Tous les chefs d’accusation du procès qui s’ouvre ce mardi sont liés à l’explosion accidentelle d’explosifs et de bombonnes de gaz entreposés à d’autres fins que l’attaque du 17 août. Cette explosion, qui s’est produite la veille, a tué d’autres membres présumés de la cellule dont un imam, son chef de file présumé.

Le ministère public va recourir des peines de prison de 41 ans et 36 ans contre deux des accusés. Un troisième homme soupçonné d’être leur complice encourt quant à lui huit ans de prison.

Daech revendique l’attaque de Vienne

Le groupe Etat islamique vient de revendiquer l’attaque terroriste de Vienne, via son agence de propagande Amaq. Le communiqué de l’EI impute à un «soldat du califat» les fusillades  meurtrières près d’une synagogue et de l’opéra. Dans un texte séparé, accompagné d’une photo de l’assaillant armé, l’agence de propagande évoque «une attaque aux armes à feu menée hier (lundi) par un combattant de l’Etat  islamique dans la ville de Vienne»

Les djihadistes de Daech* ont revendiqué dans un communiqué diffusé sur Telegram l’attaque terroriste perpétrée à Vienne.

L’attaque commise lundi soir en plein cœur de la capitale autrichienne par au moins un assaillant a fait quatre morts et 22 blessés, selon le ministre de l’Intérieur Karl Nehammer.
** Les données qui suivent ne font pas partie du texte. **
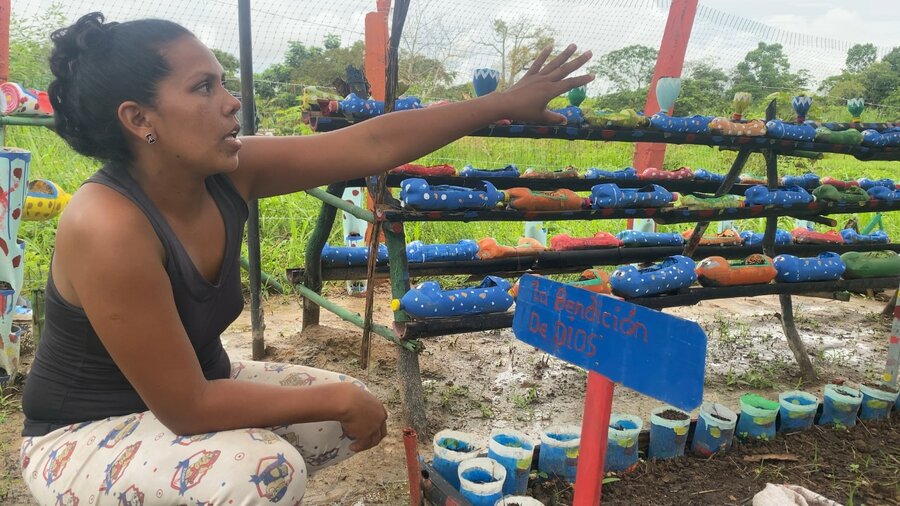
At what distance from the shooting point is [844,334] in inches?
160

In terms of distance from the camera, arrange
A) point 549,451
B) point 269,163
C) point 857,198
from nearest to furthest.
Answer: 1. point 269,163
2. point 549,451
3. point 857,198

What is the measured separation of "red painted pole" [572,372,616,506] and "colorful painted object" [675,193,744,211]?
6.32 ft

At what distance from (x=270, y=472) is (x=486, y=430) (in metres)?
1.46

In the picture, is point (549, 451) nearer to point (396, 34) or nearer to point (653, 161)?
point (396, 34)

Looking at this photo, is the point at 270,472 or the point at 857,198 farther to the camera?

L’assaillant a été abattu par la police.

Selon Karl Nehammer, l’assaillant avait été condamné à 22 mois de prison en avril 2019 pour avoir tenté de se rendre en Syrie pour rejoindre le groupe État islamique avant d’être libéré en décembre dernier.

Indonésie: Des manifestants musulmans protestent à leur tour contre Macron

Des milliers de musulmans ont manifesté lundi devant l’ambassade de France dans la capitale indonésienne Jakarta avec des pancartes décrivant le président Emmanuel Macron comme le “vrai terroriste” et exigeant l’expulsion immédiate de l’ambassadeur français.

Reuters

Rejoignant un mouvement mondial de protestation qui a été déclenché suite aux commentaires d’Emmanuel Macron sur l’islam, les manifestants demandaient que le dirigeant français retire ses déclarations et présente des excuses aux musulmans.

«Inch’Allah (si Dieu le veut), nous les musulmans pardonnons mais, s’il ne retire pas tous ses propos et les caricatures et s’il ne s’excuse pas, Inch’Allah, il sera toujours méprisé (par le monde musulman),» a dit à Reuters Nazaruddin, un manifestant de 70 ans.

Portant des calots noirs et blancs et des masques au visage, les manifestants ont marché dans le centre de Jakarta affichant une caricature de Macron sous des traits diaboliques au visage rouge et aux oreilles pointues, avec le message «Macron est le vrai terroriste».

Ils ont agité des drapeaux islamiques en appelant à l’expulsion de l’ambassadeur français en Indonésie et au boycott des produits français.

L’Indonésie est le premier pays à majorité musulmane au monde.

Depuis ces dernières semaines, la France est la cible de critiques dans une partie du monde musulman en raison de la volonté affichée par le président Emmanuel Macron de s’attaquer à «l’islamisme radical» après l’assassinat de Samuel Paty, professeur de collège ayant montré des caricatures de Mahomet lors d’un cours sur la liberté d’expression.

Le président français a défendu sa conception de la laïcité et réfuté toute stigmatisation de la communauté musulmane dans une interview diffusée samedi par la chaîne de télévision Al Jazira.

Ce long entretien a été enregistré vendredi, au lendemain de l’attaque commise à la basilique Notre-Dame de l’Assomption de Nice dans laquelle trois personnes ont péri.

Le président indonésien Joko Widodo, plus connu sous le surnom de «Jokowi», a condamné l’attaque de Nice mais aussi les propos de Macron, qui selon lui ont “insulté l’islam” et “blessé l’unité des musulmans partout dans le monde”.

Le ministère indonésien des Affaires étrangères a convoqué pour mardi l’ambassadeur français afin de discuter des commentaires d’Emmanuel Macron.